Another key consideration is the total cost of ownership. Technology costs go far beyond the license fee. While the upfront build costs are known and well-established — from experts that build the infrastructure, build the model, build the data model, build the automation layers, and build the workflows — you also need to factor in the cost of ongoing maintenance and the cost of change.
One of the biggest challenges in the digital finance world is the virtual nature of work.
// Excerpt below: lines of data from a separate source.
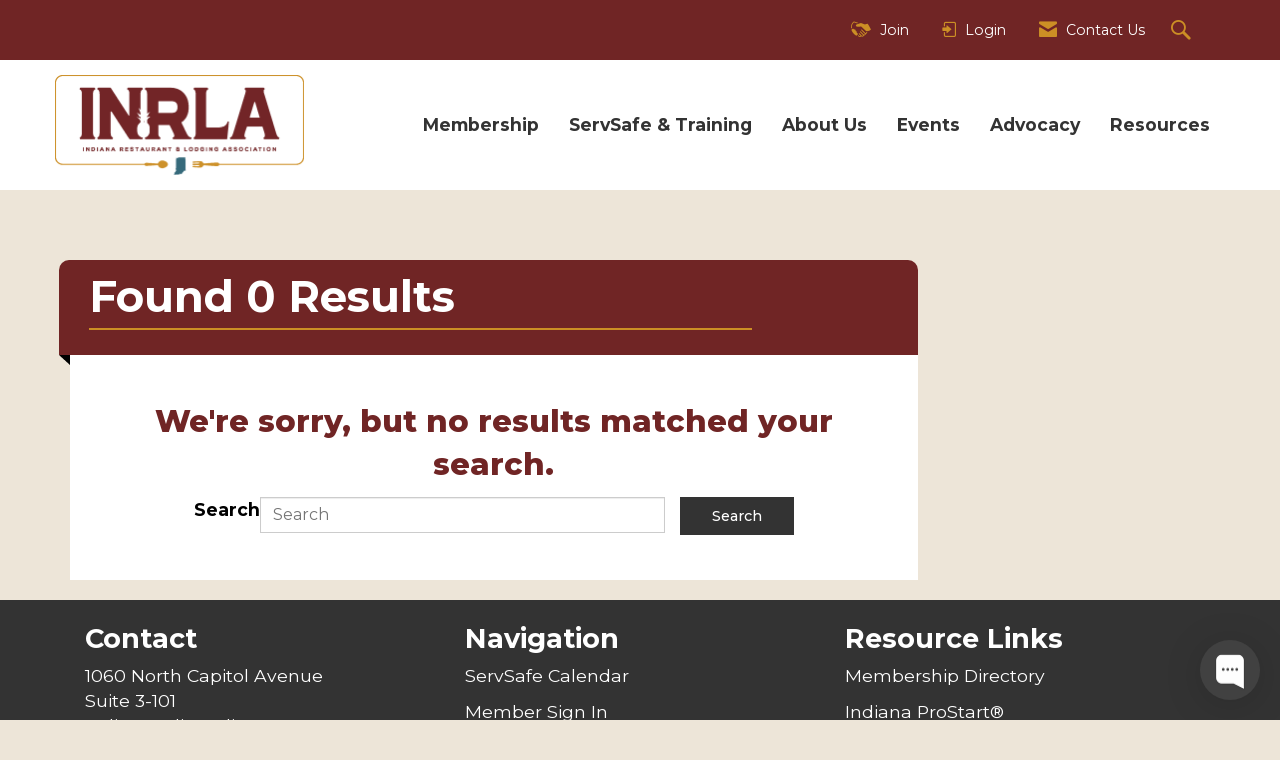

--- FILE ---
content_type: text/css
request_url: https://www.inrla.org/css-fingerprintB5F945AF8C02FAFDDC0C6C0D21C7B0E8/event-starting-modal.css
body_size: 172
content:
#event-starting-modal .modal-body {
  padding: 5px 20px 20px 20px;
}
#event-starting-modal .modal-body .close {
  width: 100%;
  text-align: right;
  margin-right: 14px;
  font-size: 30px;
}
#event-starting-modal .modal-body h1 {
  font-size: 34px;
  text-align: center;
}
#event-starting-modal .modal-body .event-starting-content {
  text-align: center;
  background-color: #F4F4F4;
}
#event-starting-modal .modal-body .event-starting-content h2 {
  padding: 5% 25% 5% 25%;
  font-size: 20px;
}
#event-starting-modal .modal-body .event-starting-content .view-event-link {
  width: 100%;
  display: inline-block;
  margin-top: 10px;
  margin-bottom: 10px;
}


--- FILE ---
content_type: text/javascript; charset=utf-8
request_url: https://app.chaport.com/info/widget-assets?jsonpCallback=true&id=65f9a3a644d8100908172259
body_size: -123
content:
window.chaportInitResult = {"root":"https://assets.chaport.com","settings":"c3edecf32c6b1ce8891f8765d80b50428fdf9c444febd6dccc502919158175ee","js":{"bootstrap":"/assets/insert-main-e6c970509cbc733489367806c945c01c.js","audio":"/assets/audio-player-d22a6699c639d4008aa1f61cfc5de9d0.js"},"css":{"widget":"https://assets.chaport.com/assets/widget-e056cb5676b40d8294b03143f7ac51de.css"}}

--- FILE ---
content_type: application/javascript; charset=UTF-8
request_url: https://pix.pontiac.media/js-pixel?id=1287&type=2
body_size: 2385
content:
(function () {
    var auctionId = undefined;
    var lineId = undefined;
    var url = encodeURIComponent(document.URL);
    var referrer = encodeURIComponent(document.referrer);
    var pixelId = '1287';
    var pixelType = '2';
    var pixelSource = undefined;
    var orderId = undefined;
    var orderAmount = undefined;
    var var1 = undefined;
    var var2 = undefined;
    var var3 = undefined;
    var var4 = undefined;
    var xClickUrl = undefined;
    var xBidPrice = undefined;
    var xCreativeId = undefined;
    var xCreativeSize = undefined;
    var xDealId = undefined;
    var xZip = undefined;
    var xRefEnc = undefined;
    var xTag = undefined;
    var xUid = undefined;
    var xLat = undefined;
    var xLon = undefined;
    var xAplId = undefined;
    var xAaId = undefined;
    var xOpId = undefined;
    var xOdinId = undefined;
    var xAppId = undefined;
    var otherParameters = undefined;

    function encode(value) {
        return value ? encodeURIComponent(value) : undefined;
    }

    var xhr = new XMLHttpRequest();
    var data = [
        ["x-auction-id", auctionId],
        ["auction-id", auctionId],
        ["url", url],
        ["referrer", referrer],
        ["x-line-id", lineId],
        ["line-id", lineId],
        ["pixel-id", pixelId],
        ["pixel-type", pixelType],
        ["order-id", orderId],
        ["order-amount", orderAmount],
        ["var1", var1],
        ["var2", var2],
        ["var3", var3],
        ["var4", var4],
        ["x-click-url", encode(xClickUrl)],
        ["x-bid-price", xBidPrice],
        ["x-creative-id", xCreativeId],
        ["x-creative-size", xCreativeSize],
        ["x-deal-id", xDealId],
        ["x-zip", xZip],
        ["x-ref-enc", encode(xRefEnc)],
        ["x-tag", xTag],
        ["x-uid", xUid],
        ["x-lat", xLat],
        ["x-lon", xLon],
        ["x-apl-id", xAplId],
        ["x-aa-id", xAaId],
        ["x-op-id", xOpId],
        ["x-odin-id", xOdinId],
        ["x-app-id", xAppId],
        ["pixel-source", pixelSource],
    ]
    .filter(function(x) {
        return x[1] !== undefined;
    })
    .map(function(x) {
        return x[0] + '=' + x[1]
    })
    .concat([otherParameters])
    .join('&')
    .replace( /%20/g, '+' );
    
    xhr.open('POST', 'https://pix.pontiac.media/referrer');
    xhr.withCredentials = true;
    xhr.setRequestHeader('Content-Type', 'application/x-www-form-urlencoded');
    xhr.send(data);
})();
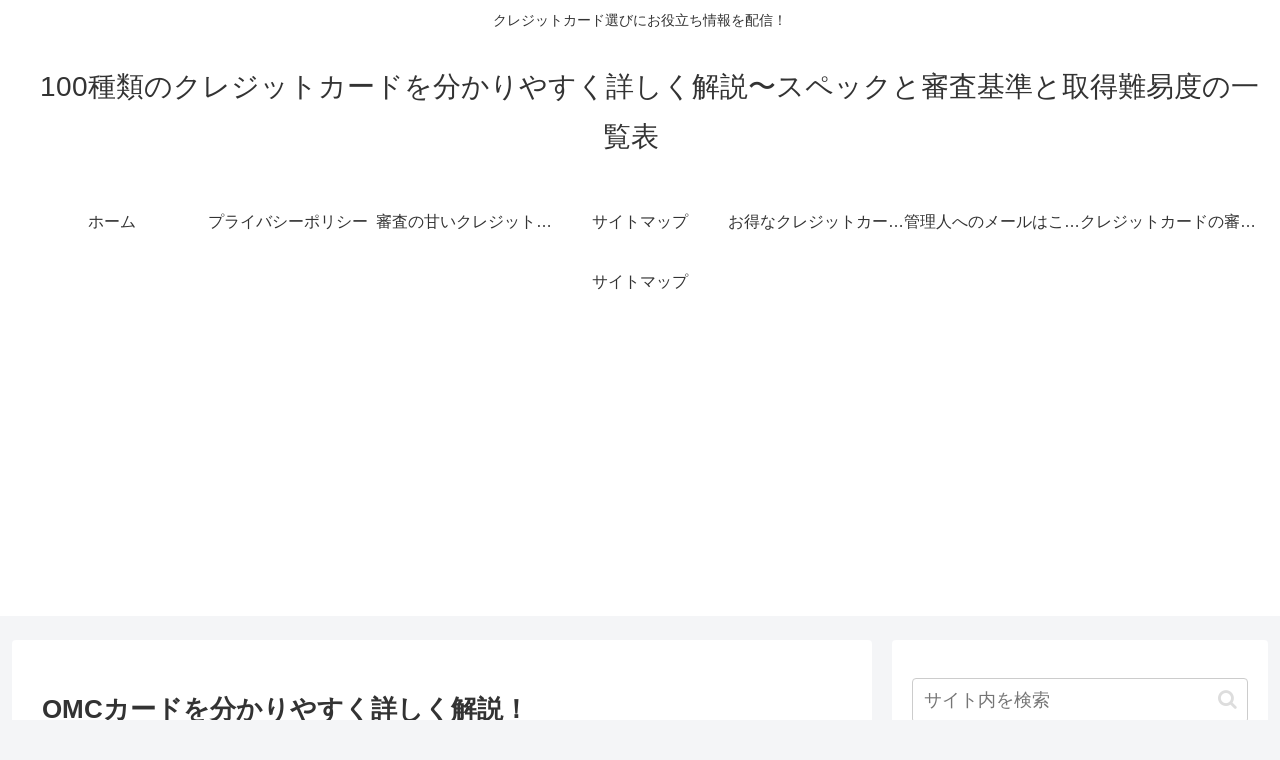

--- FILE ---
content_type: text/html; charset=UTF-8
request_url: https://books-euro.com/wp-admin/admin-ajax.php
body_size: -39
content:
32652.0ef8abd0add1680c6670255fef90cb0b

--- FILE ---
content_type: text/html; charset=utf-8
request_url: https://www.google.com/recaptcha/api2/aframe
body_size: 265
content:
<!DOCTYPE HTML><html><head><meta http-equiv="content-type" content="text/html; charset=UTF-8"></head><body><script nonce="-hqc1meDXjjtto0RsO17Bw">/** Anti-fraud and anti-abuse applications only. See google.com/recaptcha */ try{var clients={'sodar':'https://pagead2.googlesyndication.com/pagead/sodar?'};window.addEventListener("message",function(a){try{if(a.source===window.parent){var b=JSON.parse(a.data);var c=clients[b['id']];if(c){var d=document.createElement('img');d.src=c+b['params']+'&rc='+(localStorage.getItem("rc::a")?sessionStorage.getItem("rc::b"):"");window.document.body.appendChild(d);sessionStorage.setItem("rc::e",parseInt(sessionStorage.getItem("rc::e")||0)+1);localStorage.setItem("rc::h",'1769071689671');}}}catch(b){}});window.parent.postMessage("_grecaptcha_ready", "*");}catch(b){}</script></body></html>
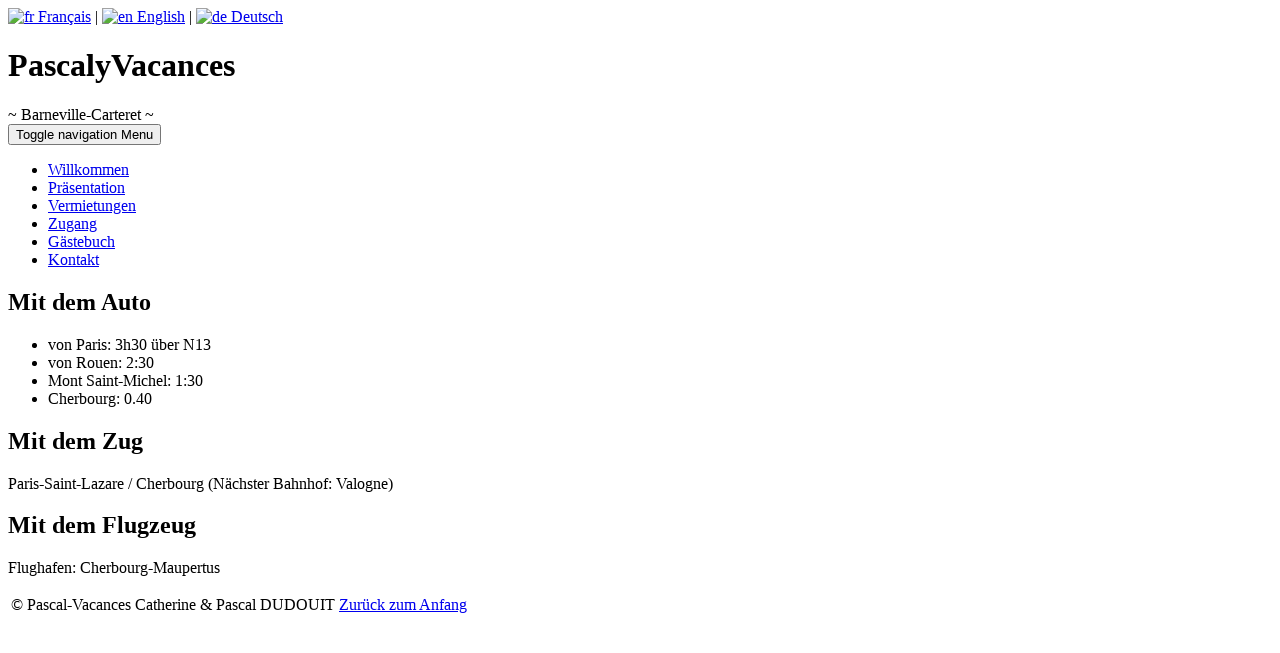

--- FILE ---
content_type: text/html; charset=UTF-8
request_url: http://pascal-vacances.com/barneville-carteret/acces?lang=de_DE
body_size: 1408
content:
<!DOCTYPE html>
<html lang="de">
  <head>
    <meta charset="utf-8">
    <meta name="description" content="Barneville-Carteret ist in der Abteilung von Manche entfernt. Sie können es mit dem Auto, Zug oder Flugzeug">
    <meta name="author" content="matcheu@gmail.com">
Models and decision-making tools need to be built at warp speed by colleagues who are now physically separated. We still need to make sure these basic aspects are maintained in a structured way. Implementations and ongoing modifications require communication across teams to understand changes and how to utilize the systems.
To ensure your systems are used, remember to build in time and budget to train users on the system! What training is available for the system you’re going to purchase or the technology you’re going to buy? How much training is actually available? Is it going to be left to you to learn on the job? If that is the case, you are taking a risk.
It is also important to consider administration and security, specifically, how much control is available in terms of users, in terms of information? Can you control what people see and limit the access to appropriate and relevant information.